As a child, lifelong artist Randall Smith used to wear out VHS copies of Star Wars from watching them repeatedly to draw what he saw in the films.

“I remember my mom throwing away my Return of the Jedi VHS because it just stopped playing,” Smith said.

Since then, Smith has made a name for himself in Orlando’s local art scene for his iconic robot paintings called “junkbots.”

His junkbots are displayed in the Mills 50 district on the Ten10 Brewing Company building and at his annual art show at Bart. The downtown bar, arcade and art gallery also displays Smith’s work year-round on its outside dumpster, which Smith painted as part of the Mills 50 dumpster project, an initiative to beautify the area.

“I’m known for the junkbot shows,” he said. “People are familiar with them. Maybe they don’t know me, but they know my robots.”

Though his junkbots usually don’t have names, Smith recently created two unique junkbots, named Apollo the Hero and Luna. He and his business partner, Drew Fin-Kelson, want to popularize Apollo and Luna into popular children’s characters like Snoopy or Spongebob Squarepants.

At first, Smith called the Apollo junkbot by a different name, Zero the Hero, and first painted the junkbot at a Superman-themed art show in a comic book store in 2013.

“For whatever reason, the first thing I could think of [painting] was a robot ... so instead of painting Superman, I painted a robot with a cape around his neck,” he said.

In 2014, Smith met his business partner, Fin-Kelson, who owns a T-shirt company and asked Smith for permission to print Zero onto a T-shirt. The two began meeting and talking about what Smith wanted to do with Zero the Hero. Smith told Fin-Kelson that he wanted to make a children’s book featuring the junkbot, and the idea expanded to creating him into a popular children’s character.

The name changed after Smith discovered that the name “Zero the Hero” was already taken, and around the same time, the idea for Luna came about when the duo decided to create a female robot so that the book and paintings can appeal to boys and girls.

Smith was lying in bed one night when he came up with the names and background stories for the junkbots.

“[Zero] could be [named] Apollo and the girl could be Luna,” Smith said. “Then I got this idea that they were both robots that a NASA-like company built and sent into space ... so it’s all related to the moon.”

While in space, Smith said that a programming malfunction caused Apollo and Luna to have child-like minds. He compared Apollo the Hero to a child playing pretend and tying a cape around his neck to become superhero. The more Apollo believes in himself, the more his powers work.

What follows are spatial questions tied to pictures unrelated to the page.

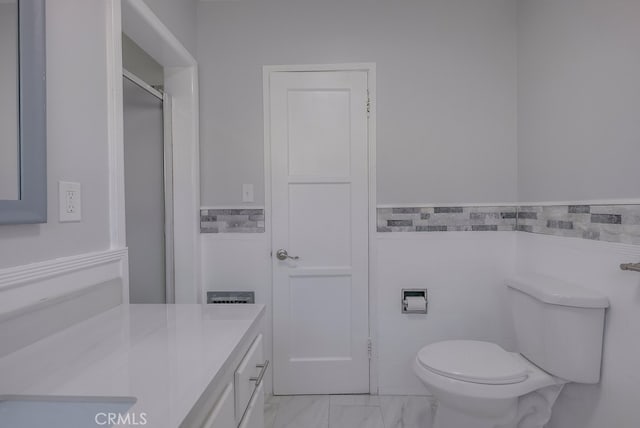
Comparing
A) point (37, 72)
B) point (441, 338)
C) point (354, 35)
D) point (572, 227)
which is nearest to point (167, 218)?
point (37, 72)

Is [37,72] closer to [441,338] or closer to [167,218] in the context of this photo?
[167,218]

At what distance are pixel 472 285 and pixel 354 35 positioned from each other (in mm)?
1637

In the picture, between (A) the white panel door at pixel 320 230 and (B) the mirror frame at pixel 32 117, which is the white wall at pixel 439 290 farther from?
(B) the mirror frame at pixel 32 117

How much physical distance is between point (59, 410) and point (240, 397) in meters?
0.39

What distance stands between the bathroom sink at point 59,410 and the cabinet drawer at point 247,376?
30cm

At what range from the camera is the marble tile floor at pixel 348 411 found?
1.77 m

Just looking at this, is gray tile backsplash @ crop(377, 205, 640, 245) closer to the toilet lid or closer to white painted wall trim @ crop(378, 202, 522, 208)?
white painted wall trim @ crop(378, 202, 522, 208)

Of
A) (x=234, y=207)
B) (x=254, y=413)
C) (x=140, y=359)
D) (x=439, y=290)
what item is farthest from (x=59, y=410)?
(x=439, y=290)

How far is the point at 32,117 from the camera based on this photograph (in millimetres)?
840

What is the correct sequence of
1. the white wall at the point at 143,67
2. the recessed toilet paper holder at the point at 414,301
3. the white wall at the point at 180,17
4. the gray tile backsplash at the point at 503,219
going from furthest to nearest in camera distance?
1. the white wall at the point at 143,67
2. the recessed toilet paper holder at the point at 414,301
3. the white wall at the point at 180,17
4. the gray tile backsplash at the point at 503,219

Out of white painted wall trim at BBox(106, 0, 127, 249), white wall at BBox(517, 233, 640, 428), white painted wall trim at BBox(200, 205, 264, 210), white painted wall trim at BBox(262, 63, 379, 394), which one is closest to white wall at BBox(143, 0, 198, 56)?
white painted wall trim at BBox(106, 0, 127, 249)

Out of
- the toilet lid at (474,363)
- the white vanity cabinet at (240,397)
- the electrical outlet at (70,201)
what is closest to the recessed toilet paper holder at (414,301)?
the toilet lid at (474,363)

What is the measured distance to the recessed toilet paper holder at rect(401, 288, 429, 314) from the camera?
6.46 ft

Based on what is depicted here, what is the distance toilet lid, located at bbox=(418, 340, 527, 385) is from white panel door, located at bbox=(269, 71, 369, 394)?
1.83 ft
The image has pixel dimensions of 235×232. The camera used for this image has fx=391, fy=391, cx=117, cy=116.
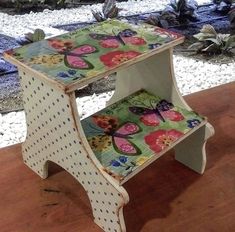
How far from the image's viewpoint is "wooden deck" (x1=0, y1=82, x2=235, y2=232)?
2.21 ft

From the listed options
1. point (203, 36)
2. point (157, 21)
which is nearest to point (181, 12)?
point (157, 21)

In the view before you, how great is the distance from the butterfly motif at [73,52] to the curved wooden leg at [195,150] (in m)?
0.26

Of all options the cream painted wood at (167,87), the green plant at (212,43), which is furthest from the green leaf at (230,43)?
the cream painted wood at (167,87)

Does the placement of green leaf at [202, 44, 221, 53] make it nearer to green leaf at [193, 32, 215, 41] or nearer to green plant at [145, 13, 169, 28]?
green leaf at [193, 32, 215, 41]

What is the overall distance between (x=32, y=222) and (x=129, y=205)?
0.17 metres

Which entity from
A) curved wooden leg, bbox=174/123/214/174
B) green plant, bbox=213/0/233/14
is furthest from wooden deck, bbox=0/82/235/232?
green plant, bbox=213/0/233/14

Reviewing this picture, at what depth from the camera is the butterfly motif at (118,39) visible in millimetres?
672

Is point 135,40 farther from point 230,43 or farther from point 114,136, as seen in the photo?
point 230,43

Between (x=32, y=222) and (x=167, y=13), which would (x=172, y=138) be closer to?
(x=32, y=222)

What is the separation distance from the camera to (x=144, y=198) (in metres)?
0.73

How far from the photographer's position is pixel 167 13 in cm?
192

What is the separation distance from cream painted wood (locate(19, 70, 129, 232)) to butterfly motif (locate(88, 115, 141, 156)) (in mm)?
55

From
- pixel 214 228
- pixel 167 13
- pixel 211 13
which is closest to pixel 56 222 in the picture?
pixel 214 228

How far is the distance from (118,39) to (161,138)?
0.19 meters
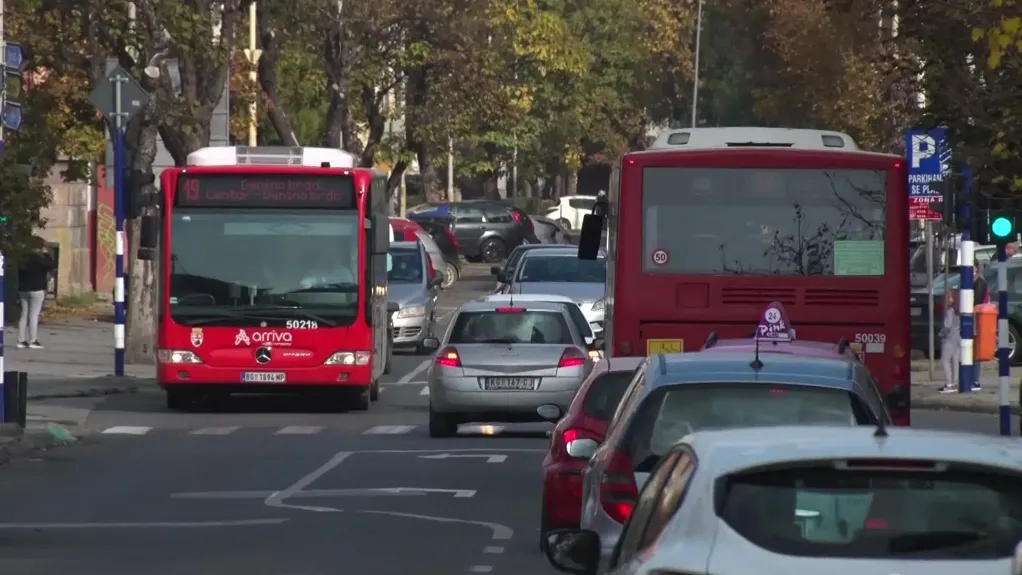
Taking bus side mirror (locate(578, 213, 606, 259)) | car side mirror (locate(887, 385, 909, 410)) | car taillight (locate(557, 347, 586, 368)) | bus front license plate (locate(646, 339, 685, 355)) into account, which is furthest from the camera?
car taillight (locate(557, 347, 586, 368))

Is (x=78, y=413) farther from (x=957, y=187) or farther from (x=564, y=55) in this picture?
(x=564, y=55)

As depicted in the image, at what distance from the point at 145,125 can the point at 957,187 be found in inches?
547

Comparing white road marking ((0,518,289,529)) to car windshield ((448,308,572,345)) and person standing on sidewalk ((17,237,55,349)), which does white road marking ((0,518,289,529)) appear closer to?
car windshield ((448,308,572,345))

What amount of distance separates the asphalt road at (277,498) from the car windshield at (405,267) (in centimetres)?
1136

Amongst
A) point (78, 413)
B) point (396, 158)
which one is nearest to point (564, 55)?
point (396, 158)

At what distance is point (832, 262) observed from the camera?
55.2 ft

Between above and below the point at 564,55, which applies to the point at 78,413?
below

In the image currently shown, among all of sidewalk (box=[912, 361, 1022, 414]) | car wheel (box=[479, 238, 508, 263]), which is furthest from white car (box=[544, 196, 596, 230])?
sidewalk (box=[912, 361, 1022, 414])

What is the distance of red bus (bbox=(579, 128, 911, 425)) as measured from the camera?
1672 cm

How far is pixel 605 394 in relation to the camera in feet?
38.6

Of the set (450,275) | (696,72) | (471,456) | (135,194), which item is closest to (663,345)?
(471,456)

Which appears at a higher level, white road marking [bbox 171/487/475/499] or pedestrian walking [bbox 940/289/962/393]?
pedestrian walking [bbox 940/289/962/393]

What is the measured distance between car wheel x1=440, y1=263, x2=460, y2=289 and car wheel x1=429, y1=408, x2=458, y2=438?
3175cm

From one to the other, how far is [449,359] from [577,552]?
49.9 feet
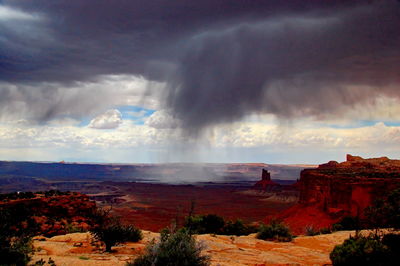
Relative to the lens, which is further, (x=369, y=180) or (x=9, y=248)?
(x=369, y=180)

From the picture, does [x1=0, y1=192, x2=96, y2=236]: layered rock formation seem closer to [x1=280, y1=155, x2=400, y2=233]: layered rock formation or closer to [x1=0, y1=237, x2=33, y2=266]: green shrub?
[x1=0, y1=237, x2=33, y2=266]: green shrub

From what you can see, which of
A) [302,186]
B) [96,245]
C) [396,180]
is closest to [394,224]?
[96,245]

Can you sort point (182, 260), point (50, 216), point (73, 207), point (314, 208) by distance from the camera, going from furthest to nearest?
point (314, 208) → point (73, 207) → point (50, 216) → point (182, 260)

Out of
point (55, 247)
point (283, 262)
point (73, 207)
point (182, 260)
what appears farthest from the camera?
point (73, 207)

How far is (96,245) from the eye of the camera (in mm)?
16438

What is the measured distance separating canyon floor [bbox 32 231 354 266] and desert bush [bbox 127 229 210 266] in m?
0.87

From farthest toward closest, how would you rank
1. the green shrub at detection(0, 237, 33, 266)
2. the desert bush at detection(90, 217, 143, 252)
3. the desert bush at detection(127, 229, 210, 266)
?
the desert bush at detection(90, 217, 143, 252) < the green shrub at detection(0, 237, 33, 266) < the desert bush at detection(127, 229, 210, 266)

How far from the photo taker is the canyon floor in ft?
42.4

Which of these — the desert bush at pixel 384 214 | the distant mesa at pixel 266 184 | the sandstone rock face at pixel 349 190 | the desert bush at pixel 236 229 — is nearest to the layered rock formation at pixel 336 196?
the sandstone rock face at pixel 349 190

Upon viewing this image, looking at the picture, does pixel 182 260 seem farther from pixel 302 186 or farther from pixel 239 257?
pixel 302 186

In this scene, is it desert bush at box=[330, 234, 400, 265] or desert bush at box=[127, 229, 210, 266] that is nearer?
desert bush at box=[127, 229, 210, 266]

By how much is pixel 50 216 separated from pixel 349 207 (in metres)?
36.2

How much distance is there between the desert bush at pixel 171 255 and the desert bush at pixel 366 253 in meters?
6.04

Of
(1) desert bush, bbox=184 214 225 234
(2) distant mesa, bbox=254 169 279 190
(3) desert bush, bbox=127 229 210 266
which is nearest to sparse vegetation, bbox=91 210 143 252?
(3) desert bush, bbox=127 229 210 266
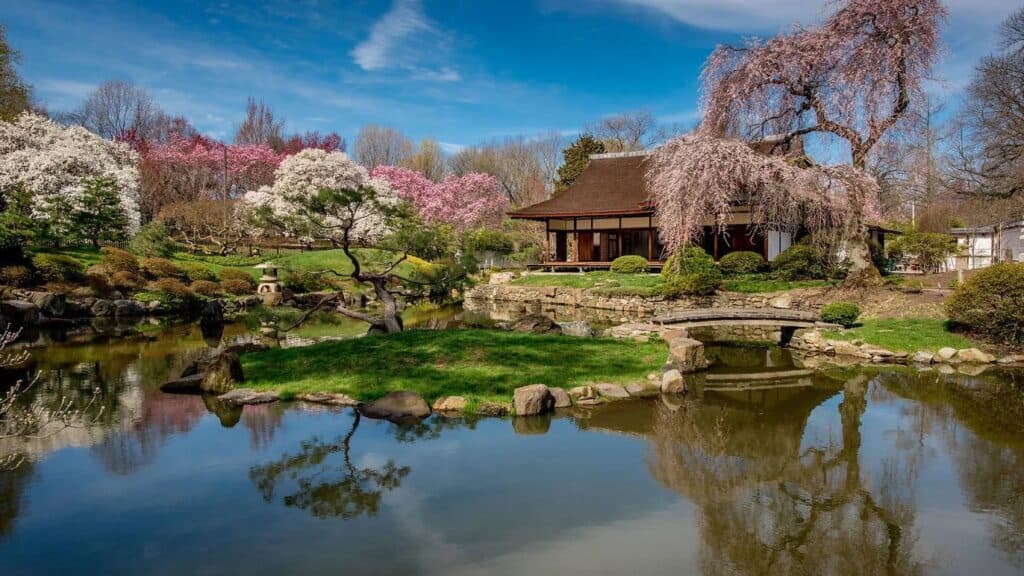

“There is this underlying theme of confidence,” Smith said. “[Apollo] is a little shy and Luna is super outgoing and she is the driving force behind it.”

Apollo and Luna are featured in a children’s book, coloring book and paintings that can be purchased at the Orlando Museum of Art gift shop, online and at Smith’s art shows. Smith and Fin-Kelson are still developing ideas and working with others to expand Apollo and Luna as children’s characters and as a brand. The two have discussed creating a YouTube page for cartoon shorts.

Before cranking out his iconic Junkbot paintings, the aspiring character creator worked as a sign artist for Publix drawing and designing signs for about 15 different stores. In 2007, Smith picked up a paintbrush and began painting without any formal training.

“Nobody really taught me how to do it,” he said. “I just got it.”

From 2008 to 2012, Smith displayed his artwork every Sunday at the Lake Eola Farmer’s Market where people started taking notice. He was also given a wall space to display his artwork by the owner of the old Blank Space Gallery, which was closed and converted into a 7-Eleven on Rosalind Avenue and Central Boulevard.

“This was before I did [junkbots] in shows, and I would paint them all the time,” Smith said.

Smith was given the wall space after gallery owner asked Smith to paint an old Coca-Cola vending machine to look like one of his iconic robots.

“I had a section of a wall where I used to put three or four junkbots ... and almost every weekend [the owner] would tell me to come bring another one,” Smith said. “People still know me by that vending machine.”